Oct. 1, 2015 By Jackie Strawbridge
After being obscured by graffiti, a commemorative sign to a tragedy on the East River at Astoria Park has been replaced by the Parks Department.
The sign tells the story of the General Slocum disaster, a steamboat fire on June 15, 1904. It describes a harrowing sequence of misfortunes that led to more than 1,000 deaths – the highest death toll of any disaster in New York City before the Sept. 11 attacks.
The sign’s removal was noticed by the blog Glimpses of Paradise.
On the day it sank, the General Slocum traveled up the East River from the Lower East Side, carrying about 1,300 people, including many children. By the time it reached Astoria, a fire had broken out.

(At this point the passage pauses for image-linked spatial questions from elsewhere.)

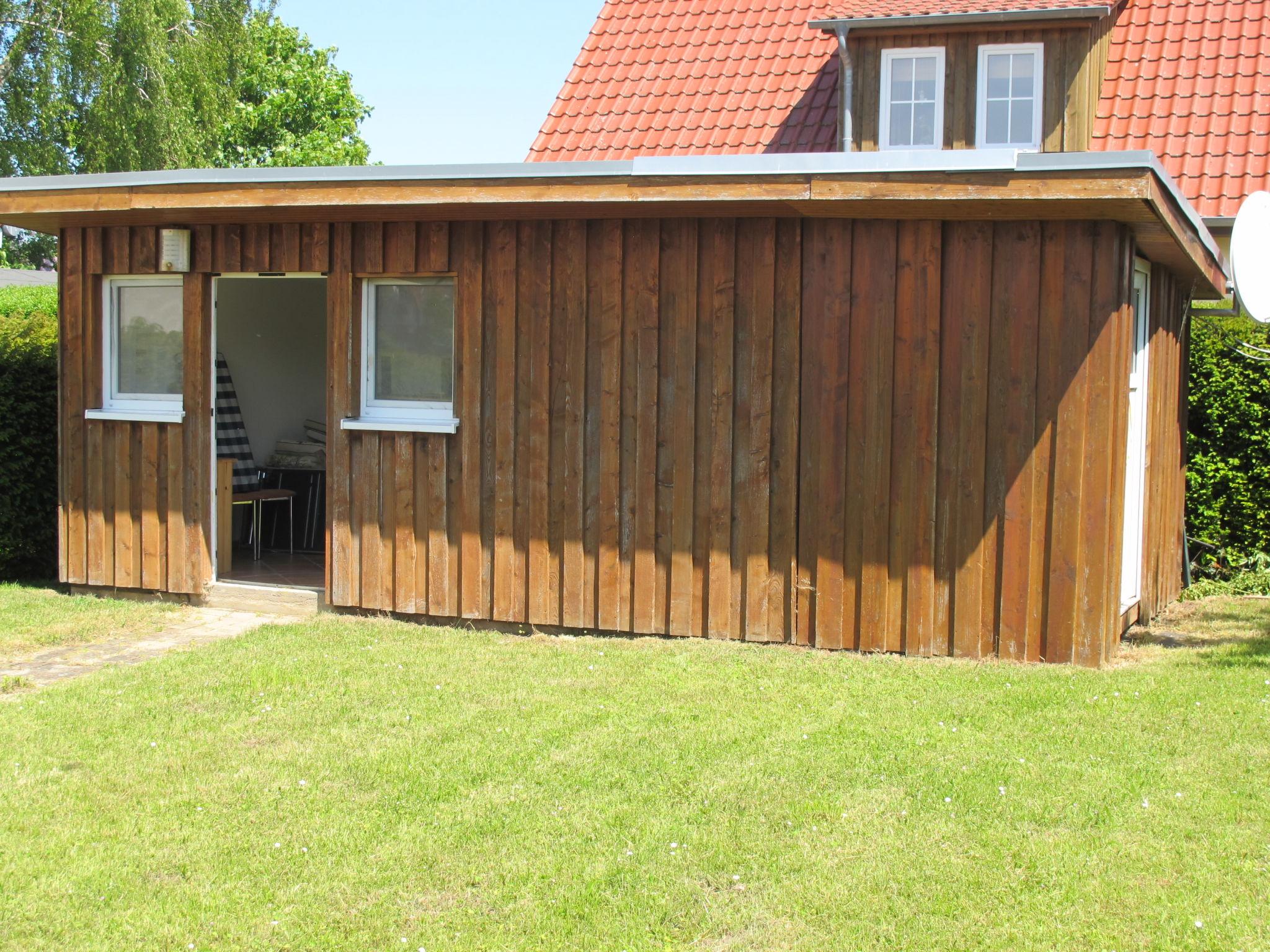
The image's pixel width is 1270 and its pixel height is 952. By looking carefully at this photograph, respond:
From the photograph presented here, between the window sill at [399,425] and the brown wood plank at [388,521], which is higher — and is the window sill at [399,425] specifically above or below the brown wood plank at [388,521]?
above

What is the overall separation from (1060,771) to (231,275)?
20.8 feet

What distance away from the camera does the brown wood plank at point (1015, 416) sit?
7.26 m

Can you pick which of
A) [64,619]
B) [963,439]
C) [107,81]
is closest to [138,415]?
[64,619]

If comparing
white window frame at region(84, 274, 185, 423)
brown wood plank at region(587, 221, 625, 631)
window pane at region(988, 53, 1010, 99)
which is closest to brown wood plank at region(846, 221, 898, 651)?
brown wood plank at region(587, 221, 625, 631)

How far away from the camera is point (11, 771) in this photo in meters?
5.48

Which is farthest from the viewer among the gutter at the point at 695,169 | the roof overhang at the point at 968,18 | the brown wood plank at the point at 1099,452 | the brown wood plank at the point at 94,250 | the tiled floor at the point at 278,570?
the roof overhang at the point at 968,18

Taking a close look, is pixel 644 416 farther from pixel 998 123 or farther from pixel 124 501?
pixel 998 123

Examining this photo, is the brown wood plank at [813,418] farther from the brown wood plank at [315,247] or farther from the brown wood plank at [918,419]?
the brown wood plank at [315,247]

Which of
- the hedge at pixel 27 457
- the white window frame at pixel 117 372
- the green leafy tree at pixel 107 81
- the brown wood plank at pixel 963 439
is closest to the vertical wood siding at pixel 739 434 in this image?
the brown wood plank at pixel 963 439

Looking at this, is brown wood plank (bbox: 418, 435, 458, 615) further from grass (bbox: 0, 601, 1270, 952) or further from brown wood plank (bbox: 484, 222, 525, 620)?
grass (bbox: 0, 601, 1270, 952)

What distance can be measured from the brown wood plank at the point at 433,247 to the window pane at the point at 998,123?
6.38 m

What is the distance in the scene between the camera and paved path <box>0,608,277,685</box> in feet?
24.1

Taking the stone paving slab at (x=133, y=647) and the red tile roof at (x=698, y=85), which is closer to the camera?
the stone paving slab at (x=133, y=647)

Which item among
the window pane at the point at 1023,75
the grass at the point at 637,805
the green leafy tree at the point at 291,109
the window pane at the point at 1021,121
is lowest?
the grass at the point at 637,805
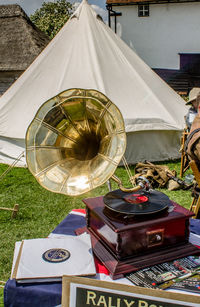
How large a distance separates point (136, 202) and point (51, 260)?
0.49 meters

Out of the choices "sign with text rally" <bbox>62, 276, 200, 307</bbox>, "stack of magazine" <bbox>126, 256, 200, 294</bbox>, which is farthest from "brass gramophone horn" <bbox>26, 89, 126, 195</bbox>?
"sign with text rally" <bbox>62, 276, 200, 307</bbox>

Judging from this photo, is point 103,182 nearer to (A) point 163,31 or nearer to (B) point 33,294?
(B) point 33,294

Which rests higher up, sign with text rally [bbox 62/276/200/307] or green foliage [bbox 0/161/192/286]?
sign with text rally [bbox 62/276/200/307]

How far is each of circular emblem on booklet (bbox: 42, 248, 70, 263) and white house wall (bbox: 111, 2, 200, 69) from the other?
57.8ft

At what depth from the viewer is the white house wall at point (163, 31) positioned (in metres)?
17.1

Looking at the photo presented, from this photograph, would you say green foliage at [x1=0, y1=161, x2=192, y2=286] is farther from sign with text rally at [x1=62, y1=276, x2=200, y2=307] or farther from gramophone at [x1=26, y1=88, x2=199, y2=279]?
sign with text rally at [x1=62, y1=276, x2=200, y2=307]

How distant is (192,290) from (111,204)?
53 centimetres

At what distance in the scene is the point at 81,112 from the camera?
79.5 inches

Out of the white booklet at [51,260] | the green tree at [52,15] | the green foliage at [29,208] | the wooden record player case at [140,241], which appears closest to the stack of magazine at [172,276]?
the wooden record player case at [140,241]

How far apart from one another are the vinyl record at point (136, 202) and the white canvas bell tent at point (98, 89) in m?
4.06

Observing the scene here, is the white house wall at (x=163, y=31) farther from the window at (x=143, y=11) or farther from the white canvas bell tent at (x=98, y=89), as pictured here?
the white canvas bell tent at (x=98, y=89)

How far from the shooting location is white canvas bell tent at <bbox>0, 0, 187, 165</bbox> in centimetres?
591

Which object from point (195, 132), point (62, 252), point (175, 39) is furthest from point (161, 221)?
point (175, 39)

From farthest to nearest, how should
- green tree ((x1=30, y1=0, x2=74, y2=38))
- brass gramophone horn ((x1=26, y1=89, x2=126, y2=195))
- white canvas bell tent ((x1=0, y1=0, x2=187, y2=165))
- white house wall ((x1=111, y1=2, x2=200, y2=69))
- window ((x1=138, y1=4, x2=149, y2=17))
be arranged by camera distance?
green tree ((x1=30, y1=0, x2=74, y2=38)) < window ((x1=138, y1=4, x2=149, y2=17)) < white house wall ((x1=111, y1=2, x2=200, y2=69)) < white canvas bell tent ((x1=0, y1=0, x2=187, y2=165)) < brass gramophone horn ((x1=26, y1=89, x2=126, y2=195))
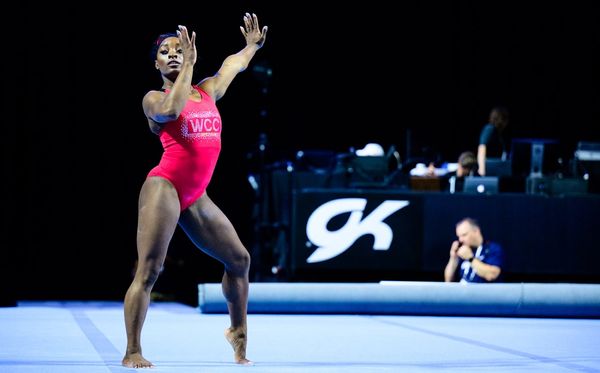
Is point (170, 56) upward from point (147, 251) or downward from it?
upward

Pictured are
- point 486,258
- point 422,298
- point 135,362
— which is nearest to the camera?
point 135,362

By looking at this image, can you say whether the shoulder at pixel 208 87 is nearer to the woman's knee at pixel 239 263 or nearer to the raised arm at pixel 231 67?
the raised arm at pixel 231 67

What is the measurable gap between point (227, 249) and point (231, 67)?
3.24ft

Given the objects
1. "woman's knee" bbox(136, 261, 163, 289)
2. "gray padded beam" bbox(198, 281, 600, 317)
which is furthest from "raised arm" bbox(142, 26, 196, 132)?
"gray padded beam" bbox(198, 281, 600, 317)

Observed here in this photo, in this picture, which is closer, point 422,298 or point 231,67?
point 231,67

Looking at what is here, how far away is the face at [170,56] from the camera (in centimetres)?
454

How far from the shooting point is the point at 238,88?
438 inches

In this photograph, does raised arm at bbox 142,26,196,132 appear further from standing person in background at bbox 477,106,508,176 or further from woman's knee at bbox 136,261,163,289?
standing person in background at bbox 477,106,508,176

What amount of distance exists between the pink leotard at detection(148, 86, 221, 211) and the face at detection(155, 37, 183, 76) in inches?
7.9

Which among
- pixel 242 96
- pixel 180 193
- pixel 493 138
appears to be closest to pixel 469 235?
pixel 493 138

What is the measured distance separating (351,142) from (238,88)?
273 centimetres

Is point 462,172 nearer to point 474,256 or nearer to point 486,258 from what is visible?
point 474,256

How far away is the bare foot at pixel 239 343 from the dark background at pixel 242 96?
4.29 m

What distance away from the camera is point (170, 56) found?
179 inches
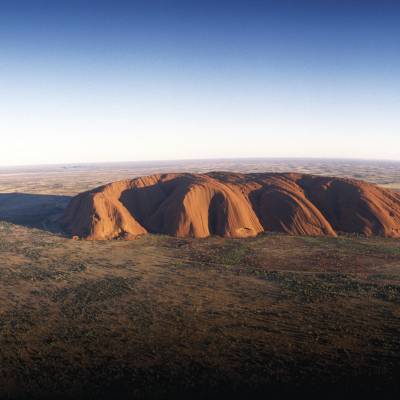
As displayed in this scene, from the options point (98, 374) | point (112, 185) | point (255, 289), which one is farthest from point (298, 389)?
point (112, 185)

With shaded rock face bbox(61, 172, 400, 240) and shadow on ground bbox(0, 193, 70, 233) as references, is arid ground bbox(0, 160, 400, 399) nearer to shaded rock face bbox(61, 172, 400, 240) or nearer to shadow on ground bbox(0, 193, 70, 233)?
shaded rock face bbox(61, 172, 400, 240)

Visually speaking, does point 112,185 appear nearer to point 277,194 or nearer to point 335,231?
point 277,194

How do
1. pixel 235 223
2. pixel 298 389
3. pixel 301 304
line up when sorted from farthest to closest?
1. pixel 235 223
2. pixel 301 304
3. pixel 298 389

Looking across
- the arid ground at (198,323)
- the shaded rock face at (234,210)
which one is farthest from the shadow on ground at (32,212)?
the arid ground at (198,323)

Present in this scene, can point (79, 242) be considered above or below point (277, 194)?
below

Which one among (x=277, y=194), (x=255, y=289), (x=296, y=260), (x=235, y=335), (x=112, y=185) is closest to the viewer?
(x=235, y=335)

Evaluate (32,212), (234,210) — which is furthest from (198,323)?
(32,212)

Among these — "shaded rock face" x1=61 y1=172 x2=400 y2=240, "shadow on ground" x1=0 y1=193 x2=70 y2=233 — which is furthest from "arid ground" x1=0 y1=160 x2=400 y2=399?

An untrained crew was unable to properly alert the captain and passengers of the fire or manage the chaos. Many were jumping from the boat by the time it passed through Hell Gate. Those who wore life preservers were not saved – the boat’s preservers were rotted and pulled wearers underwater rather than buoying them.
Hundreds of bodies washed up on Astoria’s shoreline.
As the Slocum passed Randall’s Island, the captain was finally alerted of the fire, which had begun to consume the boat. Ultimately, it was beached and burned to the waterline.
As part of the Parks Department’s Historical Signs Project, the sign at Astoria Park was installed in 2004 on Shore Boulevard across from the World War 1 memorial.
However, after collecting spray paint and marker graffiti that could not be removed by hand, the Parks Department decided to replace the sign, spokesperson Meghan Lalor said.
The sign was removed in August and a new one was installed on Thursday.